Written instruction »
Write out exactly the lines running from the one that contains "How far between" through the end of the material.

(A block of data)
◆ ◆ ◆ ◆ ◆

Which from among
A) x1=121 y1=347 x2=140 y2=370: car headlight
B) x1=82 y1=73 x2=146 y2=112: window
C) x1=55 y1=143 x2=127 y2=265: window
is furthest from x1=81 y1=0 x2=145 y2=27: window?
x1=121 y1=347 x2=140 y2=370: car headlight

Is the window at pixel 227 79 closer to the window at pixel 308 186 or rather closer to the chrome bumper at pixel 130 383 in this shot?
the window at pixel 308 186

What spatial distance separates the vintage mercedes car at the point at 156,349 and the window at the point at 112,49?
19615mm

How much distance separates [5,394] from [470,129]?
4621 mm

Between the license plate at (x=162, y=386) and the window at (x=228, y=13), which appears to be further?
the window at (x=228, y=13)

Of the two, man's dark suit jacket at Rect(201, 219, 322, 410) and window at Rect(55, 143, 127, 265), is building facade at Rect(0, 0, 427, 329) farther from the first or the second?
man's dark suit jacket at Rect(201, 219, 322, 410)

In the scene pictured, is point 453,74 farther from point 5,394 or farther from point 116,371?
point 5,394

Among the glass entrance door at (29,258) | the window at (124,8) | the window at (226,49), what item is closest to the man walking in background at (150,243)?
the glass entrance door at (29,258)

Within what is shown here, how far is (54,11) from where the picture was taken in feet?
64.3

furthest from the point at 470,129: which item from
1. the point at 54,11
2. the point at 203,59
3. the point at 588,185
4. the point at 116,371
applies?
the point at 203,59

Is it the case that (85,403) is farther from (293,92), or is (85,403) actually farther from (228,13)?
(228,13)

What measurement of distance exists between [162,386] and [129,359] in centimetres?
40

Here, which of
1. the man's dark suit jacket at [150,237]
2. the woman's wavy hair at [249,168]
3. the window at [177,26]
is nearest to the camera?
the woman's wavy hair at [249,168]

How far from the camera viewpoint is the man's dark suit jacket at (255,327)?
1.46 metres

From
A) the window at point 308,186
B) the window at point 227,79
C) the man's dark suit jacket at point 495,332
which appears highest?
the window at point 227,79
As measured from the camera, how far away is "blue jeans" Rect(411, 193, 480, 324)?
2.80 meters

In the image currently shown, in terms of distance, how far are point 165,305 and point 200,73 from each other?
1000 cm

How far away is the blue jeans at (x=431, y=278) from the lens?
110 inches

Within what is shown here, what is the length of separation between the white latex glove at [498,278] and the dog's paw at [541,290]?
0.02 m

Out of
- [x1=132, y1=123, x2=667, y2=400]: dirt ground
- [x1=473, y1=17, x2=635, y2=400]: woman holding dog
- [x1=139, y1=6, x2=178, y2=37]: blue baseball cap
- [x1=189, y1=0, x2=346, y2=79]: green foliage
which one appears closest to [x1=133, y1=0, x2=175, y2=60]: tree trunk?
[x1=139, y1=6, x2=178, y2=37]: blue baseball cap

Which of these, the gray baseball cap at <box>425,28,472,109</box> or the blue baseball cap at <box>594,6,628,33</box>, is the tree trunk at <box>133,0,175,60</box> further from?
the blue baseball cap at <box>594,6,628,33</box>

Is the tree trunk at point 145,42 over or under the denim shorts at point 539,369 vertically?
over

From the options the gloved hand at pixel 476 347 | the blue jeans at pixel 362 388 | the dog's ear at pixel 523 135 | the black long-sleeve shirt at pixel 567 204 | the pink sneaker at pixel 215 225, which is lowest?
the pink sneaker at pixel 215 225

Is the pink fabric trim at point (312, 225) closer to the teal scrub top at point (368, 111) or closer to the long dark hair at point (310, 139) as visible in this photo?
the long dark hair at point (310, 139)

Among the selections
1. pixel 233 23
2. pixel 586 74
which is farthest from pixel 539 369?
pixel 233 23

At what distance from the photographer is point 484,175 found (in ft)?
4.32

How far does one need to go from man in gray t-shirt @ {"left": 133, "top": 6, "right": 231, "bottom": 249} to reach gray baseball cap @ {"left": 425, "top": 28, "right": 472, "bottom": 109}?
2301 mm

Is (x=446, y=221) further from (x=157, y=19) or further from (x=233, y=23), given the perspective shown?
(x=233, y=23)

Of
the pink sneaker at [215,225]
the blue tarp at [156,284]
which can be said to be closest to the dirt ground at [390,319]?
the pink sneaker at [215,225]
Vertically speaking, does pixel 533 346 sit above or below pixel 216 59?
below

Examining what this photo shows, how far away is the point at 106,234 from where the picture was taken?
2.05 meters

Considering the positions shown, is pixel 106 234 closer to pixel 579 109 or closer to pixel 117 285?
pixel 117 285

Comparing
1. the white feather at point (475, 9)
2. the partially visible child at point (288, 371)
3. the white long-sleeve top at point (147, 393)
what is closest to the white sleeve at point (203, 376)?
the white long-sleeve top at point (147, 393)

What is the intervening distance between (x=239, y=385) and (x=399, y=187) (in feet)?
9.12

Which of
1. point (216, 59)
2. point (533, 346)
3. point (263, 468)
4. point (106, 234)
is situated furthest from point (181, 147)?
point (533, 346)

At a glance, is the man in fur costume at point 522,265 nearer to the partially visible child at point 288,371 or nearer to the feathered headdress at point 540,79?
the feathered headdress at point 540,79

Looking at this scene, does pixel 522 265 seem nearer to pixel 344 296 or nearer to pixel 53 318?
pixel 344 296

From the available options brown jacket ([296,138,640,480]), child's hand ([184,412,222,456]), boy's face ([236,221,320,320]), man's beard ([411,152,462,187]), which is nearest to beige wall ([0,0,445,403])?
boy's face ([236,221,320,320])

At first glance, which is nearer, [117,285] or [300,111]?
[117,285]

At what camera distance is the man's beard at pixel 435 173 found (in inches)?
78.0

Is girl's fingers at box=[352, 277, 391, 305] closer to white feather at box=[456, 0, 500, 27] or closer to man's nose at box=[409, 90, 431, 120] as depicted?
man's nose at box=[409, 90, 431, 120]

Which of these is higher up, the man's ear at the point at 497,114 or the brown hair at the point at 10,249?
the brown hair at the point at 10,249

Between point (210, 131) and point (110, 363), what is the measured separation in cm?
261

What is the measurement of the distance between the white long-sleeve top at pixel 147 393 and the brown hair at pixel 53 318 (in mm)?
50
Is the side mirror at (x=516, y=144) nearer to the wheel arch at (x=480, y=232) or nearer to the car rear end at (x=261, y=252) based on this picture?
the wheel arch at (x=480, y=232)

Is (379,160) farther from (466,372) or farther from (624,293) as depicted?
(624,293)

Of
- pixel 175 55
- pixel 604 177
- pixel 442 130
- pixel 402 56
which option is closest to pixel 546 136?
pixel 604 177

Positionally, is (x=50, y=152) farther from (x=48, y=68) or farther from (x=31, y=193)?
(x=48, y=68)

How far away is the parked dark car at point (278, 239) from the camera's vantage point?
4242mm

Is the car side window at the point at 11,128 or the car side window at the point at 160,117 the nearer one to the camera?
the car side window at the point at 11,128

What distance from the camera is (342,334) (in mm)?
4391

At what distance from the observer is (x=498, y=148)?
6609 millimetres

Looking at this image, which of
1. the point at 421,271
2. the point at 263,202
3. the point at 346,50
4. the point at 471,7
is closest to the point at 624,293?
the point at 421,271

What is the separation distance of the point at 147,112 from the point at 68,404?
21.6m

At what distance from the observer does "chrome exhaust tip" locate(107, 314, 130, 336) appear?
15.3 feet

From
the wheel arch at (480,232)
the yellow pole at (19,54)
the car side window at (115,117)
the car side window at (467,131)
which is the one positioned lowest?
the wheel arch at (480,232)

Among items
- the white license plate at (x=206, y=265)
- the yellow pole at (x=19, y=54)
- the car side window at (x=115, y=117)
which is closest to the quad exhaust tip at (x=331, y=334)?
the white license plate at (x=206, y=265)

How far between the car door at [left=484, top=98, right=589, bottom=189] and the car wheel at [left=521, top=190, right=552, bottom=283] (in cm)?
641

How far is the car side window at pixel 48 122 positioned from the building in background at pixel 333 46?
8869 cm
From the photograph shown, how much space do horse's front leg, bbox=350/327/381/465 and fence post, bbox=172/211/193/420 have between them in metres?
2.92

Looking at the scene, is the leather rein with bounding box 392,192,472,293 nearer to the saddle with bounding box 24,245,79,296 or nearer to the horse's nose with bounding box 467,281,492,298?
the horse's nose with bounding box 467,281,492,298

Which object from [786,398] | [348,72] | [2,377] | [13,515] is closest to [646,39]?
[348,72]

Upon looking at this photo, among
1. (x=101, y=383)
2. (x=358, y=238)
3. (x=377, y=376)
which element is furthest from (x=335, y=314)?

◆ ◆ ◆ ◆ ◆

Written response »
How far between the car door at [left=484, top=98, right=589, bottom=189] and the car wheel at [left=521, top=190, right=552, bottom=283] (in cm)?
641

How far is the car side window at pixel 48 122 positioned from the building in background at pixel 333 46?
8869 cm
From the photograph shown, how much space do horse's front leg, bbox=350/327/381/465 and fence post, bbox=172/211/193/420 have between them in metres?
2.92

Looking at the scene, is the leather rein with bounding box 392,192,472,293 nearer to the saddle with bounding box 24,245,79,296 or nearer to the horse's nose with bounding box 467,281,492,298?
the horse's nose with bounding box 467,281,492,298

Which object from [786,398] | [348,72] | [2,377] | [13,515] is closest to [646,39]?
[348,72]

Upon looking at this photo, among
1. (x=101, y=383)
2. (x=358, y=238)
3. (x=377, y=376)
which element is furthest from (x=335, y=314)?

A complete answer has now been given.